_Work required_: Reproduce only what runs from the line containing "Best DJ Services In Sacramento" to the line containing "Journée en voilier" in the records below, inclusive. Keep it exact, and keep the pictures out.

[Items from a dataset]
#####

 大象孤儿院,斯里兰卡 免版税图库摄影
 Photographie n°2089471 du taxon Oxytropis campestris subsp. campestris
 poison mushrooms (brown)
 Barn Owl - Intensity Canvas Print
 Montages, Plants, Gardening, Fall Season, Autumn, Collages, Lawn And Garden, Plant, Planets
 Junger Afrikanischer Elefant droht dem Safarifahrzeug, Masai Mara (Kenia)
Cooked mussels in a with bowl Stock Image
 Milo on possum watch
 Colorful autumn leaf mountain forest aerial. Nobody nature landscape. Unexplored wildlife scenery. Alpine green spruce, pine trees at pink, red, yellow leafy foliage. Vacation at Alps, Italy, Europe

#####

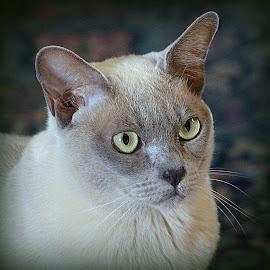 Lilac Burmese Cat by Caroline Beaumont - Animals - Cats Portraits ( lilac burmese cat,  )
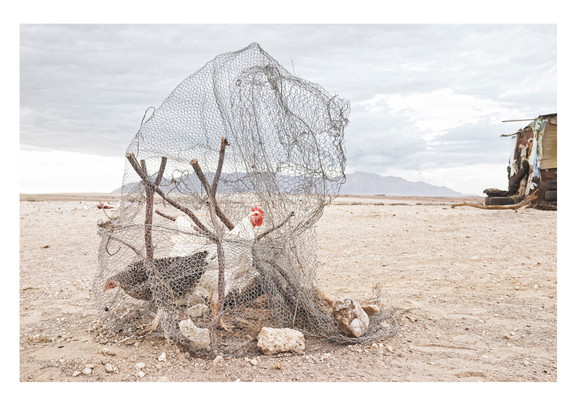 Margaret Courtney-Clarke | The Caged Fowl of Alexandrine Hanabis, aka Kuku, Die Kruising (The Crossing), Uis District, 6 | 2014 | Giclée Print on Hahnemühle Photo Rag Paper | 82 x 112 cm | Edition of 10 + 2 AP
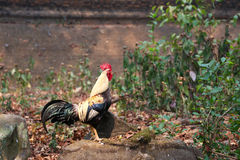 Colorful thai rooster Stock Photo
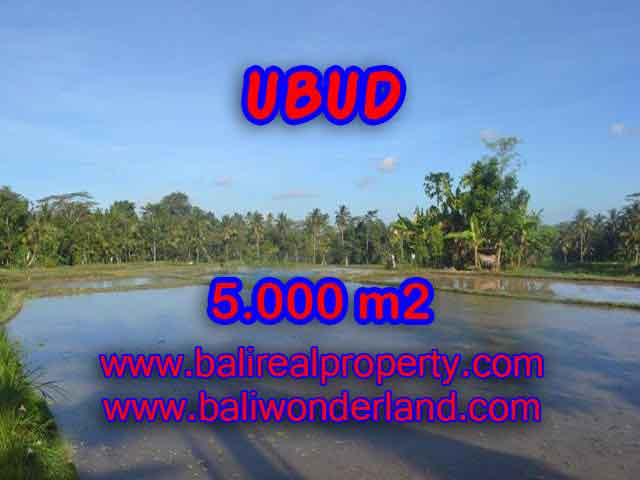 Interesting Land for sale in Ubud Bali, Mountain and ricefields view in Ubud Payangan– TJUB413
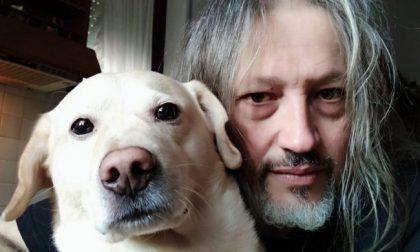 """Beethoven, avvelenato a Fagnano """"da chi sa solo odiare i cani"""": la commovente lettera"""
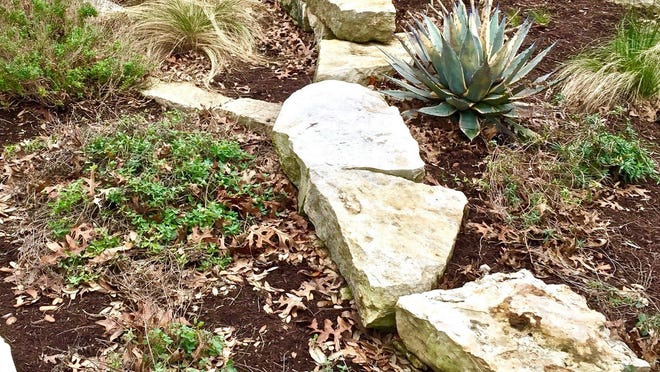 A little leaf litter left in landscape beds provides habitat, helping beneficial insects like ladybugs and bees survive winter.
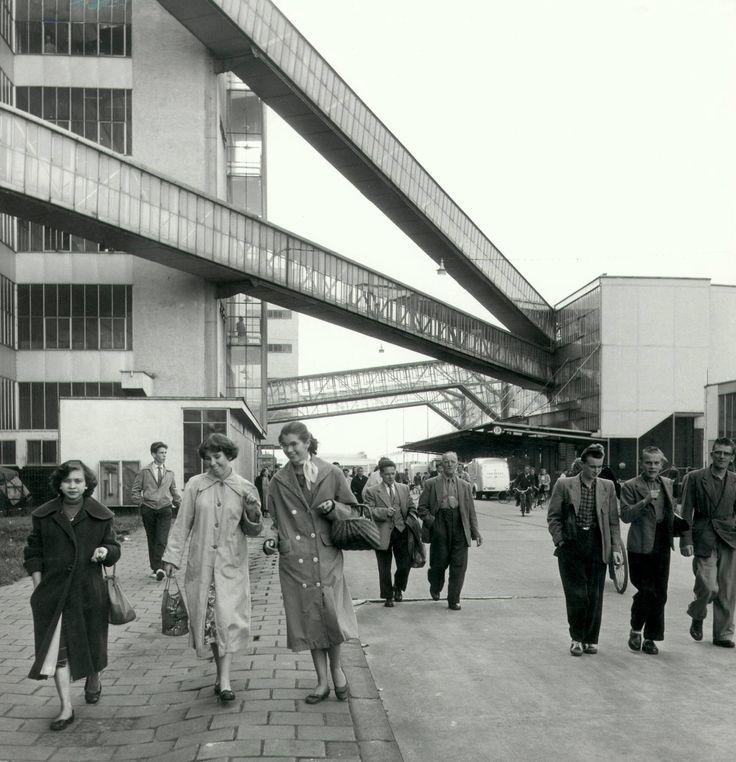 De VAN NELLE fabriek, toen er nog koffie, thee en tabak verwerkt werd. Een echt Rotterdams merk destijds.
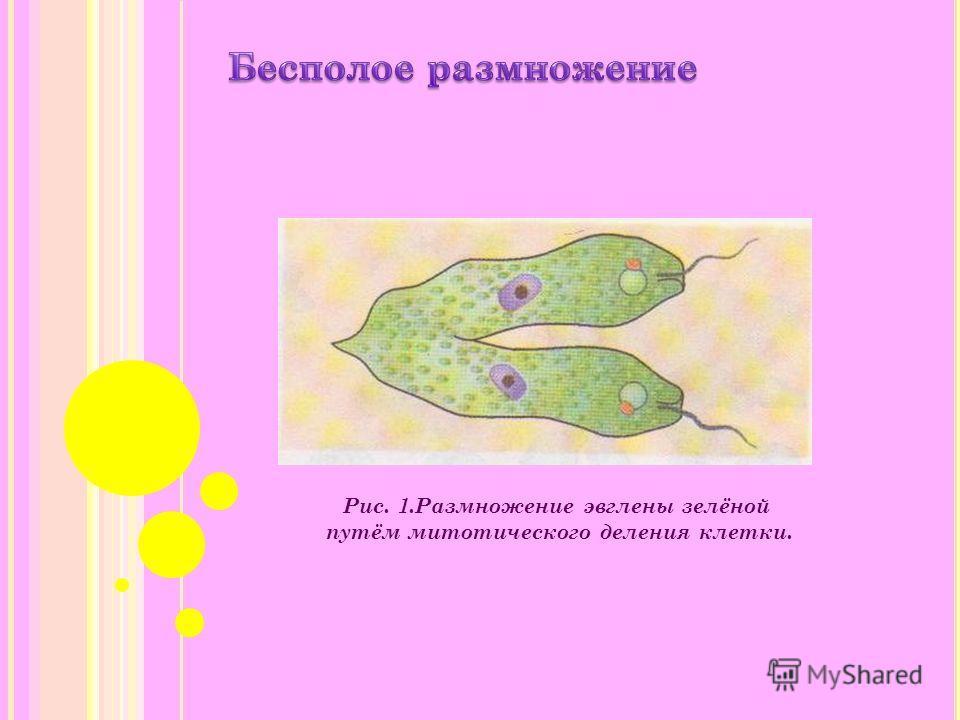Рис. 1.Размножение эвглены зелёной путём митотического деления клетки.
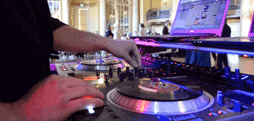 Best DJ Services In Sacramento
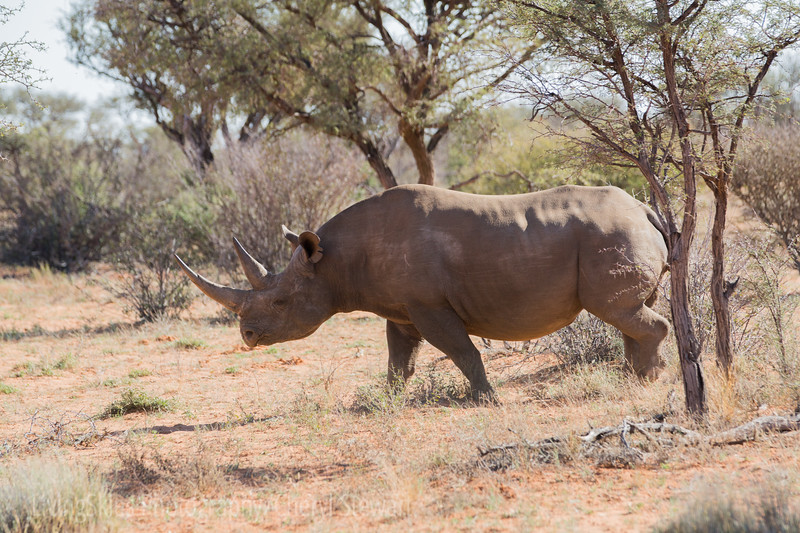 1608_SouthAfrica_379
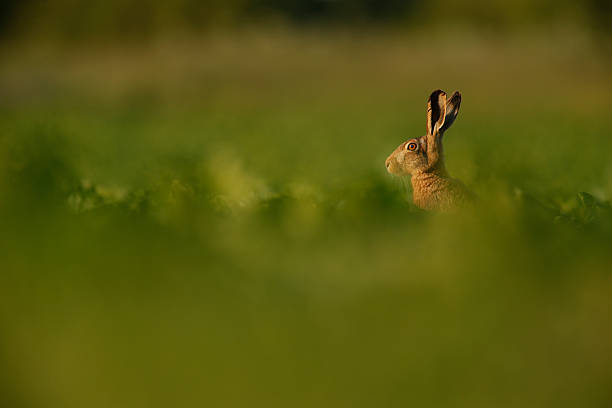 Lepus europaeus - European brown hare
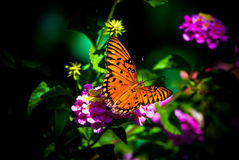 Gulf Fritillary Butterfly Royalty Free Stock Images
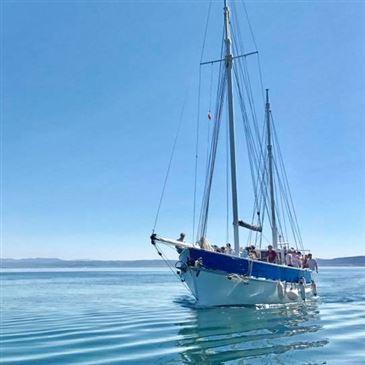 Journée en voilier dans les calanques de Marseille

#####

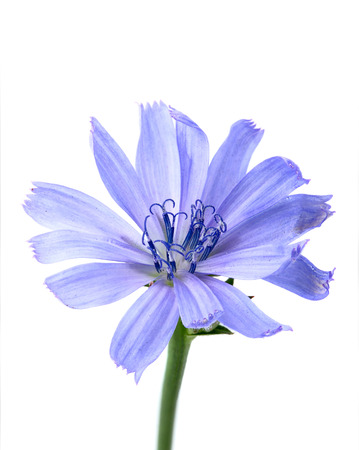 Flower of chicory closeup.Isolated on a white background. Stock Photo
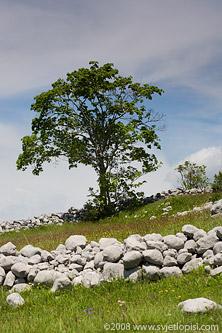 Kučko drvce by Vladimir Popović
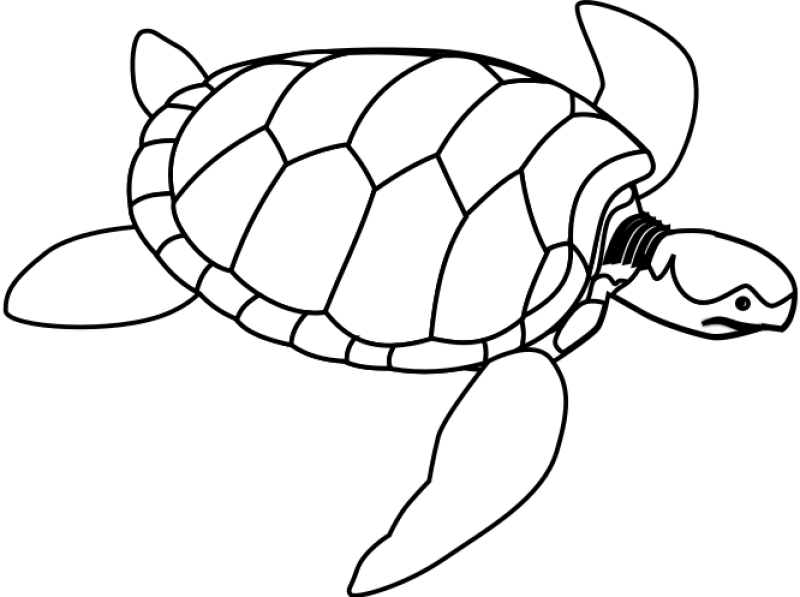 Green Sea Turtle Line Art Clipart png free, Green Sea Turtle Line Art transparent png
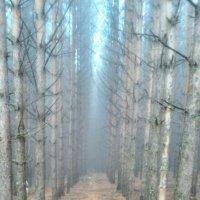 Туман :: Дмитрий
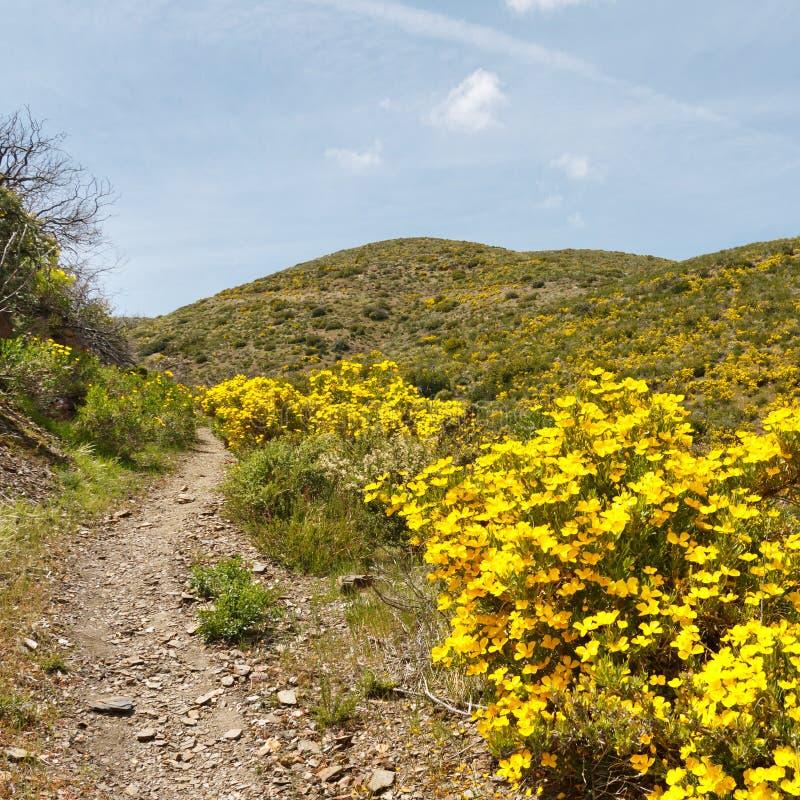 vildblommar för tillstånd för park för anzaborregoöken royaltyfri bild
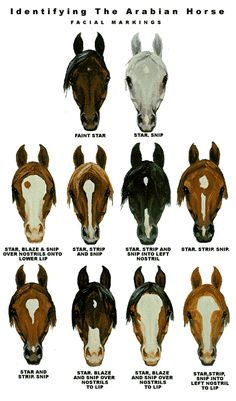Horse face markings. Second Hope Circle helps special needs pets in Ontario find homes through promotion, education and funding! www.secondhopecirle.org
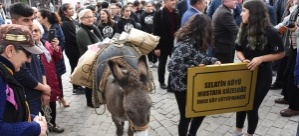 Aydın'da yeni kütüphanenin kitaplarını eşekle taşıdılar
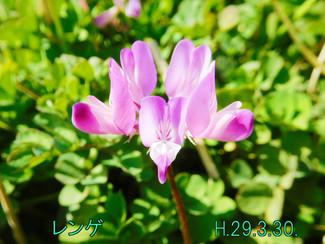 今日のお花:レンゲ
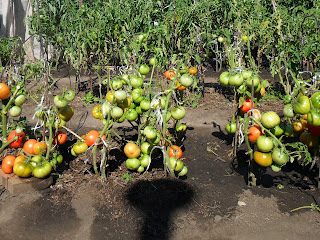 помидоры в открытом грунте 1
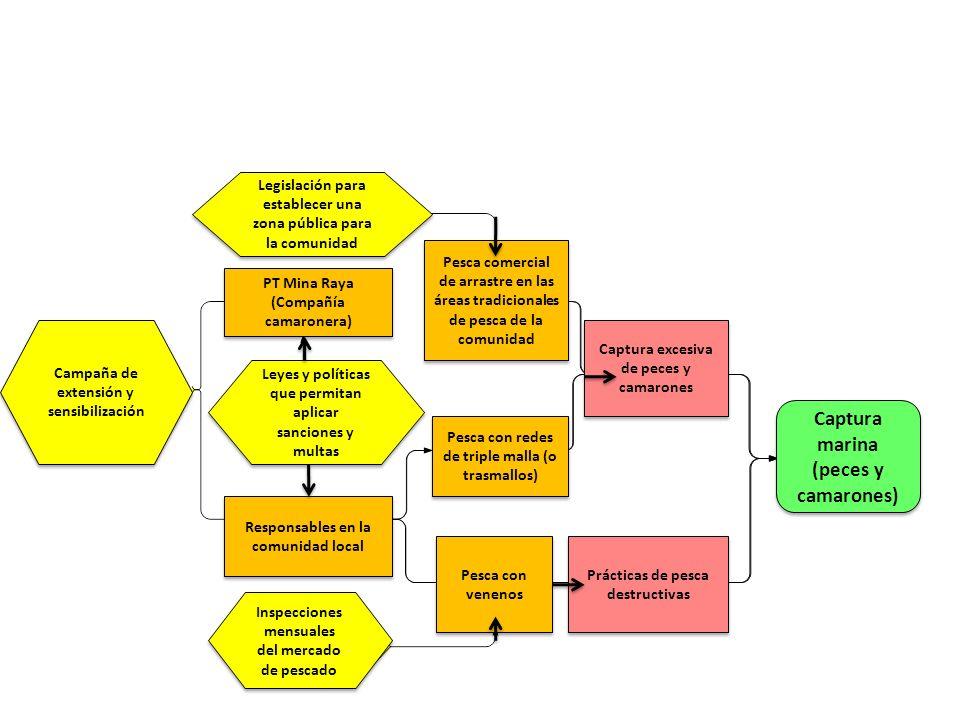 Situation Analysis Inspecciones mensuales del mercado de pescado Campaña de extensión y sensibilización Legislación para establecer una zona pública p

#####

_Task response_:
 Best DJ Services In Sacramento
 1608_SouthAfrica_379
 Lepus europaeus - European brown hare
 Gulf Fritillary Butterfly Royalty Free Stock Images
 Journée en voilier dans les calanques de Marseille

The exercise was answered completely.